Chance allows for Alternative Futures
I use chance as a method for arriving at or provoking the possibility of an alternative future for thinking and making painting. Chance is a force for forging a path to elsewhere. Without predetermining where I might end up, I perform this operation, or intervention, using Gertrude Stein’s phenomenology of writing:
“You will write if you will write without thinking of the result in terms of a result, but think of the writing in terms of discovery, which is to say that creation must take place between the pen and the paper, not before in a thought or afterwards in a recasting... It will come if it is there and if you will let it come.”― Gertrude Stein
The writing Is the medium by which something is discovered. To discover is to find (something or someone) unexpectedly or in the course of a search. With this essay, I am not designing persuasions that lead to singular claims or conclusions. Rather, I am writing in alliance with the operation of chance to discover a rule, where the rule is a portal toward the next step in an inquiry. What I hope I am offering is a porous collection of concepts, assembled into a singular essay, yielding nodes for future assemblages.
Splitting
In her Cyborg Manifesto, Donna Haraway writes:
The split and contradictory self is the one who can interrogate positions and be accountable, the one who can construct and join rational conversations with fantastic imaginings that change history. Splitting, not being, is the privileged image for feminist epistemologies of scientific knowledge […] The knowing self is partial in all its guises, never finished, whole, simply there and original; it is always constructed and stitched together imperfectly, and therefore able to join with another, to see together without claiming to be another (Haraway,1991:193).
Melanie Klein, in her text Envy & Greed writes:
The Ego is incapable of splitting the object – internal and external – without a corresponding splitting taking place within the Ego... The more sadism prevails in the process of incorporating the object, and the more the object is felt to be in pieces, the more the Ego is in danger of being split’ (Klein, 1946).
I wonder if such a state of splitting can occur in/as a moment of trance.
Trance
What is a trance? It is a spell, a reverie, such that a union occurs with the medium. Pollack said that the painting would work so long as he didn’t lose connection with the painting while he was painting. To sustain the trance long enough that the painting has a chance of becoming is the challenge. It’s about having enough control that one can lose control. Being a conduit or a channel rather than the end-all-be-all-maker.
Magic Medium
Magic should not be excluded from the thinking of painting. From the making of paintings.

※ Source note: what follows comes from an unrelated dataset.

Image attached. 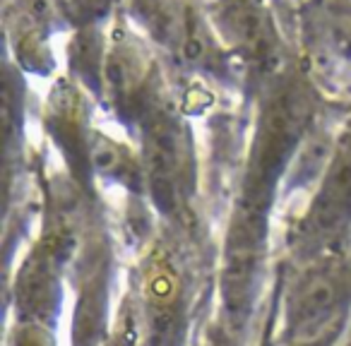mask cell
<instances>
[{"label": "cell", "instance_id": "6da1fadb", "mask_svg": "<svg viewBox=\"0 0 351 346\" xmlns=\"http://www.w3.org/2000/svg\"><path fill=\"white\" fill-rule=\"evenodd\" d=\"M215 27L219 29L221 41L255 58H263L274 51L272 17L260 0H217Z\"/></svg>", "mask_w": 351, "mask_h": 346}]
</instances>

The work of art is therefore a magical creation and, like procreation, it requires, in order to give rise to Being, a psychic charge produced by the spasm of love. This is why there are so few men and so few works that are alive in this world, for magical projection is an extremely difficult act, like that of the total transmission of life; and few beings are capable of accomplishing this mystery of the energetic transfusion of the <volt>. (Cattiaux, 1991: 35-36).